**Directive**
Please give only the number of lines in the entries below that contain the string "Wrap". Case counts.

**Entries from a dataset**
--

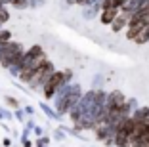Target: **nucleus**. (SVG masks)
<instances>
[{"instance_id":"11","label":"nucleus","mask_w":149,"mask_h":147,"mask_svg":"<svg viewBox=\"0 0 149 147\" xmlns=\"http://www.w3.org/2000/svg\"><path fill=\"white\" fill-rule=\"evenodd\" d=\"M40 111H42L44 115H46V117L50 118V121H57V118H59V115H57V111H56V109H52L50 105H46V103H44V101H40Z\"/></svg>"},{"instance_id":"10","label":"nucleus","mask_w":149,"mask_h":147,"mask_svg":"<svg viewBox=\"0 0 149 147\" xmlns=\"http://www.w3.org/2000/svg\"><path fill=\"white\" fill-rule=\"evenodd\" d=\"M132 42L138 44V46H143V44H147V42H149V23H147V25H145L143 29L140 31V33H138L136 38L132 40Z\"/></svg>"},{"instance_id":"22","label":"nucleus","mask_w":149,"mask_h":147,"mask_svg":"<svg viewBox=\"0 0 149 147\" xmlns=\"http://www.w3.org/2000/svg\"><path fill=\"white\" fill-rule=\"evenodd\" d=\"M23 111H25V115H35V109H33V107H29V105H27V107L23 109Z\"/></svg>"},{"instance_id":"2","label":"nucleus","mask_w":149,"mask_h":147,"mask_svg":"<svg viewBox=\"0 0 149 147\" xmlns=\"http://www.w3.org/2000/svg\"><path fill=\"white\" fill-rule=\"evenodd\" d=\"M25 52V48H23L21 42H6L0 46V65L4 67V69H10V65L15 61V57L19 54Z\"/></svg>"},{"instance_id":"3","label":"nucleus","mask_w":149,"mask_h":147,"mask_svg":"<svg viewBox=\"0 0 149 147\" xmlns=\"http://www.w3.org/2000/svg\"><path fill=\"white\" fill-rule=\"evenodd\" d=\"M82 94H84V92H82V86H80L79 82L73 84V90H71V94L67 95V98H65L63 101H59V103L56 105L57 115H59V117H63V115H69V111H71V109H73L74 105H77V103L80 101Z\"/></svg>"},{"instance_id":"14","label":"nucleus","mask_w":149,"mask_h":147,"mask_svg":"<svg viewBox=\"0 0 149 147\" xmlns=\"http://www.w3.org/2000/svg\"><path fill=\"white\" fill-rule=\"evenodd\" d=\"M0 42L2 44L12 42V31L10 29H2V27H0Z\"/></svg>"},{"instance_id":"19","label":"nucleus","mask_w":149,"mask_h":147,"mask_svg":"<svg viewBox=\"0 0 149 147\" xmlns=\"http://www.w3.org/2000/svg\"><path fill=\"white\" fill-rule=\"evenodd\" d=\"M44 0H29V8H38V6H42Z\"/></svg>"},{"instance_id":"16","label":"nucleus","mask_w":149,"mask_h":147,"mask_svg":"<svg viewBox=\"0 0 149 147\" xmlns=\"http://www.w3.org/2000/svg\"><path fill=\"white\" fill-rule=\"evenodd\" d=\"M2 118H4V121H12L13 113H10L8 109H4V107H0V121H2Z\"/></svg>"},{"instance_id":"17","label":"nucleus","mask_w":149,"mask_h":147,"mask_svg":"<svg viewBox=\"0 0 149 147\" xmlns=\"http://www.w3.org/2000/svg\"><path fill=\"white\" fill-rule=\"evenodd\" d=\"M13 117L17 118L19 122H23V121H25V111H23V109H15V113H13Z\"/></svg>"},{"instance_id":"23","label":"nucleus","mask_w":149,"mask_h":147,"mask_svg":"<svg viewBox=\"0 0 149 147\" xmlns=\"http://www.w3.org/2000/svg\"><path fill=\"white\" fill-rule=\"evenodd\" d=\"M33 132H35V134H36V136H38V138H42V136H40V134H42L44 130H42V128H40V126H35V130H33Z\"/></svg>"},{"instance_id":"26","label":"nucleus","mask_w":149,"mask_h":147,"mask_svg":"<svg viewBox=\"0 0 149 147\" xmlns=\"http://www.w3.org/2000/svg\"><path fill=\"white\" fill-rule=\"evenodd\" d=\"M44 147H48V145H44Z\"/></svg>"},{"instance_id":"12","label":"nucleus","mask_w":149,"mask_h":147,"mask_svg":"<svg viewBox=\"0 0 149 147\" xmlns=\"http://www.w3.org/2000/svg\"><path fill=\"white\" fill-rule=\"evenodd\" d=\"M42 54H46V52H44V48L40 46V44H33L29 50H25V56H27V57H31V59H33V57L42 56Z\"/></svg>"},{"instance_id":"15","label":"nucleus","mask_w":149,"mask_h":147,"mask_svg":"<svg viewBox=\"0 0 149 147\" xmlns=\"http://www.w3.org/2000/svg\"><path fill=\"white\" fill-rule=\"evenodd\" d=\"M4 101H6V105H8V107L19 109V101L15 100V98H12V95H6V98H4Z\"/></svg>"},{"instance_id":"24","label":"nucleus","mask_w":149,"mask_h":147,"mask_svg":"<svg viewBox=\"0 0 149 147\" xmlns=\"http://www.w3.org/2000/svg\"><path fill=\"white\" fill-rule=\"evenodd\" d=\"M2 145H4V147H10V145H12V139H10V138H4V139H2Z\"/></svg>"},{"instance_id":"9","label":"nucleus","mask_w":149,"mask_h":147,"mask_svg":"<svg viewBox=\"0 0 149 147\" xmlns=\"http://www.w3.org/2000/svg\"><path fill=\"white\" fill-rule=\"evenodd\" d=\"M97 13H101V4H100V2H94V4L82 8V17L84 19H94Z\"/></svg>"},{"instance_id":"6","label":"nucleus","mask_w":149,"mask_h":147,"mask_svg":"<svg viewBox=\"0 0 149 147\" xmlns=\"http://www.w3.org/2000/svg\"><path fill=\"white\" fill-rule=\"evenodd\" d=\"M128 23H130V15H128V13H124V12H120L109 27H111V31H113V33H120V31H124L128 27Z\"/></svg>"},{"instance_id":"4","label":"nucleus","mask_w":149,"mask_h":147,"mask_svg":"<svg viewBox=\"0 0 149 147\" xmlns=\"http://www.w3.org/2000/svg\"><path fill=\"white\" fill-rule=\"evenodd\" d=\"M63 84H69L65 80V71H56V73L50 77V80L44 84L42 88V94H44V100H54V95L57 94V90L63 86Z\"/></svg>"},{"instance_id":"5","label":"nucleus","mask_w":149,"mask_h":147,"mask_svg":"<svg viewBox=\"0 0 149 147\" xmlns=\"http://www.w3.org/2000/svg\"><path fill=\"white\" fill-rule=\"evenodd\" d=\"M124 101H126V98H124V94H123L120 90H113V92H109V94H107V101H105V109H107V113H109L111 109L118 107V105H123Z\"/></svg>"},{"instance_id":"25","label":"nucleus","mask_w":149,"mask_h":147,"mask_svg":"<svg viewBox=\"0 0 149 147\" xmlns=\"http://www.w3.org/2000/svg\"><path fill=\"white\" fill-rule=\"evenodd\" d=\"M0 46H2V42H0Z\"/></svg>"},{"instance_id":"1","label":"nucleus","mask_w":149,"mask_h":147,"mask_svg":"<svg viewBox=\"0 0 149 147\" xmlns=\"http://www.w3.org/2000/svg\"><path fill=\"white\" fill-rule=\"evenodd\" d=\"M56 71H57V69H56V65H54L52 61L48 59V61H46V63H44L38 71H36L35 75H33V78L29 80V84H27V86H29V88H33L35 92H42L44 84L48 82V80H50V77H52V75L56 73Z\"/></svg>"},{"instance_id":"8","label":"nucleus","mask_w":149,"mask_h":147,"mask_svg":"<svg viewBox=\"0 0 149 147\" xmlns=\"http://www.w3.org/2000/svg\"><path fill=\"white\" fill-rule=\"evenodd\" d=\"M132 118L136 122H147L149 121V107L147 105H141V107H136L134 111H132V115H130Z\"/></svg>"},{"instance_id":"13","label":"nucleus","mask_w":149,"mask_h":147,"mask_svg":"<svg viewBox=\"0 0 149 147\" xmlns=\"http://www.w3.org/2000/svg\"><path fill=\"white\" fill-rule=\"evenodd\" d=\"M10 6L13 10H27L29 8V0H10Z\"/></svg>"},{"instance_id":"21","label":"nucleus","mask_w":149,"mask_h":147,"mask_svg":"<svg viewBox=\"0 0 149 147\" xmlns=\"http://www.w3.org/2000/svg\"><path fill=\"white\" fill-rule=\"evenodd\" d=\"M21 143H23V147H33L31 139H27V138H21Z\"/></svg>"},{"instance_id":"20","label":"nucleus","mask_w":149,"mask_h":147,"mask_svg":"<svg viewBox=\"0 0 149 147\" xmlns=\"http://www.w3.org/2000/svg\"><path fill=\"white\" fill-rule=\"evenodd\" d=\"M65 80H67V82L73 80V71H71V69H65Z\"/></svg>"},{"instance_id":"18","label":"nucleus","mask_w":149,"mask_h":147,"mask_svg":"<svg viewBox=\"0 0 149 147\" xmlns=\"http://www.w3.org/2000/svg\"><path fill=\"white\" fill-rule=\"evenodd\" d=\"M54 138H56V139H65V130L57 128L56 132H54Z\"/></svg>"},{"instance_id":"7","label":"nucleus","mask_w":149,"mask_h":147,"mask_svg":"<svg viewBox=\"0 0 149 147\" xmlns=\"http://www.w3.org/2000/svg\"><path fill=\"white\" fill-rule=\"evenodd\" d=\"M118 13H120V10H118V8H103V10H101V13H100V21L103 23V25H111Z\"/></svg>"}]
</instances>
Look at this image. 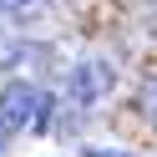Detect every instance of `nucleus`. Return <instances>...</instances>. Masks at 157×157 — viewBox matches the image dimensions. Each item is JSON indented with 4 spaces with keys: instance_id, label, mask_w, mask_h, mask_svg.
Segmentation results:
<instances>
[{
    "instance_id": "f257e3e1",
    "label": "nucleus",
    "mask_w": 157,
    "mask_h": 157,
    "mask_svg": "<svg viewBox=\"0 0 157 157\" xmlns=\"http://www.w3.org/2000/svg\"><path fill=\"white\" fill-rule=\"evenodd\" d=\"M36 106H41V91L31 81H5L0 86V132H25L36 122Z\"/></svg>"
},
{
    "instance_id": "20e7f679",
    "label": "nucleus",
    "mask_w": 157,
    "mask_h": 157,
    "mask_svg": "<svg viewBox=\"0 0 157 157\" xmlns=\"http://www.w3.org/2000/svg\"><path fill=\"white\" fill-rule=\"evenodd\" d=\"M51 117H56V101H51V96H41V106H36V132H46V127H51Z\"/></svg>"
},
{
    "instance_id": "39448f33",
    "label": "nucleus",
    "mask_w": 157,
    "mask_h": 157,
    "mask_svg": "<svg viewBox=\"0 0 157 157\" xmlns=\"http://www.w3.org/2000/svg\"><path fill=\"white\" fill-rule=\"evenodd\" d=\"M81 157H137L127 147H81Z\"/></svg>"
},
{
    "instance_id": "f03ea898",
    "label": "nucleus",
    "mask_w": 157,
    "mask_h": 157,
    "mask_svg": "<svg viewBox=\"0 0 157 157\" xmlns=\"http://www.w3.org/2000/svg\"><path fill=\"white\" fill-rule=\"evenodd\" d=\"M112 66L106 61H81L71 71V101L76 106H96V101H106V91H112Z\"/></svg>"
},
{
    "instance_id": "423d86ee",
    "label": "nucleus",
    "mask_w": 157,
    "mask_h": 157,
    "mask_svg": "<svg viewBox=\"0 0 157 157\" xmlns=\"http://www.w3.org/2000/svg\"><path fill=\"white\" fill-rule=\"evenodd\" d=\"M21 5H25V0H0V10H21Z\"/></svg>"
},
{
    "instance_id": "7ed1b4c3",
    "label": "nucleus",
    "mask_w": 157,
    "mask_h": 157,
    "mask_svg": "<svg viewBox=\"0 0 157 157\" xmlns=\"http://www.w3.org/2000/svg\"><path fill=\"white\" fill-rule=\"evenodd\" d=\"M137 106H142V117H147V122H157V81H147L142 91H137Z\"/></svg>"
}]
</instances>
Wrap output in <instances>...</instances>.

--

**Reply**
1